■ ТЕКСТ ДОКУМЕНТА ■
-----

Диархия и многообщинность

Диархия и многообщинность

Спартанский царь (басилевс) – не абсолютный монарх, а глава рода (общины) и военный вождь. Диархия Спарты уникальна только тем, что в ней соправители – не родственники. В других случаях, известных из древнегреческой истории, полиархия вырастает как раз из родства. Обычно соправление братьев. Специалисты считают, что греческий полис времен Гомера и вовсе мог быть полиархией. Так, Одиссей правил Итакой не единолично. С ним одновременно правили многие цари. Вероятно, не все они были близкими родственниками. Скорее всего, это соправление касалось полновластия в рамках своей общины, а совместные предприятия и проблемы решались на совете царей.

Ликурга иногда считают автором спартанской диархии, которая избавила ее от неэффективной монархии. Что Ликург имел прямое отношение к диархии, не вызывает сомнений: первые упоминания о соправлении относится к началу 8 в. до н. э. – как раз вслед за реформой Ликурга. Если Ликург и не учредил диархию, то наверняка утвердил ее в незыблемом законе.

Согласно «Описанию Эллады» Павсания, дорийское завоевание связано с разделением Пелопоннеса на три части. Мы не знаем, какие это части, но Павсаний утверждает, что Лакония досталась сыновьям погибшего в походах царя. Якобы, дельфийский Аполлон обязал их править вместе. В этом сюжете больше фантазии, чем реальности, но реальность также проступает. Если вспомнить миф об Оресте, сыне Агамемнона, то он объединил как раз три части Пелопонесса. Таким образом, мы можем предположить, что трехчастное деление было изначальным, и не связано с волей дорийцев. Дорийцы лишь покорили обособленные ахейские государства или разделили страну так, как она делилась естественными преградами. Естественно, ахейцы при этом остались жить где жили. Изменилась только власть.

По рассказу Павсания, обе династические ветви произошли из единого дорийского корня. Но извечная вражда между династиями и ряд исторических фактов опровергают это утверждение. Мы можем полагать, что завоевание было, и даже что было дорийское соправление братьев. Но позднее оно заменилось соправлением разных династий. И эту реформу следует связать с именем Ликурга, который смог убедить спартанцев, что божества двух племен примирятся, если между ними будет разделена и царская власть. Поводом для этого могло быть отсутствие у дорийского царя брата-соправителя, что делало его в глазах самих же дорийцев не вполне легитимным монархом. Ведь оракул повелел править не одному, а двоим.

-----

■ ЗАДАНИЕ A ■
К какому времени, согласно тексту о спартанской диархии, относятся первые упоминания о соправлении?

-----

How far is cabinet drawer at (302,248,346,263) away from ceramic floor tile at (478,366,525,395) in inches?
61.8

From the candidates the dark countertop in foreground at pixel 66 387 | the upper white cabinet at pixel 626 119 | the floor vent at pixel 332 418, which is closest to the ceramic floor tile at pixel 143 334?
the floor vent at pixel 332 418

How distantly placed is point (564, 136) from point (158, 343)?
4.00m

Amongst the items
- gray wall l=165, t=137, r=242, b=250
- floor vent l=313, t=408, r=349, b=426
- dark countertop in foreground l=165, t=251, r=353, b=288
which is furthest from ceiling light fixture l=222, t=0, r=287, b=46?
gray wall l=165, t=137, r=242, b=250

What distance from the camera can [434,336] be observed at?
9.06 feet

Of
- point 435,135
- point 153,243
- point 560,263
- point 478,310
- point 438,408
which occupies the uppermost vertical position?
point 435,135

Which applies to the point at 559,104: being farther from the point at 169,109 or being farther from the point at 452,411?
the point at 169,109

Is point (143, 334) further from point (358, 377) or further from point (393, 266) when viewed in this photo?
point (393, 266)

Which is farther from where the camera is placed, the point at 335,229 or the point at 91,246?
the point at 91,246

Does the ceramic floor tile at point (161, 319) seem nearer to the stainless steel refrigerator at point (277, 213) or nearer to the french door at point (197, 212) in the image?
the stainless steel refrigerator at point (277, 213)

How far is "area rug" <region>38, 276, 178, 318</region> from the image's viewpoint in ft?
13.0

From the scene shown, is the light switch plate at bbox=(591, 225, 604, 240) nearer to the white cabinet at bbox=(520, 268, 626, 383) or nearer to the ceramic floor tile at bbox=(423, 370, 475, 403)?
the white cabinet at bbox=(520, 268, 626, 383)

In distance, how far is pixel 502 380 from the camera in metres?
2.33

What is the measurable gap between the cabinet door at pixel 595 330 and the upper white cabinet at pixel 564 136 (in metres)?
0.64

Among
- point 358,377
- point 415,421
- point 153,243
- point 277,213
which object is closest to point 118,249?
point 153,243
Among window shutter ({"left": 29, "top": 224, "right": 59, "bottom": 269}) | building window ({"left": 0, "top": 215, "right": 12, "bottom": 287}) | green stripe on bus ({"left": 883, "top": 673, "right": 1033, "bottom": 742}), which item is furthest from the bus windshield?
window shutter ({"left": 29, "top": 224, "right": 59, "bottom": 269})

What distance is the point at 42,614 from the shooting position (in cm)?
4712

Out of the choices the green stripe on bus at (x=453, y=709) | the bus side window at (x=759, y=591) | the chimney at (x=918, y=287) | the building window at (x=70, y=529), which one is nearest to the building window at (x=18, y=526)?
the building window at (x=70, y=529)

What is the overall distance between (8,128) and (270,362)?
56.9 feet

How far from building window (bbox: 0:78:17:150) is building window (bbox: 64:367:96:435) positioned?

-----

■ ЗАДАНИЕ B ■
Отредактируйте в списке строки от строки, содержащей «What is the overall», до конца списка включительно: замените «overall» на «total», а всё остальное оставьте без изменений. Приведите только эти строки.

■ ОТВЕТ A ■
К началу 8 в. до н. э.

■ ОТВЕТ B ■
What is the total distance between (8,128) and (270,362)?
56.9 feet

How far from building window (bbox: 0:78:17:150) is building window (bbox: 64:367:96:435) positioned?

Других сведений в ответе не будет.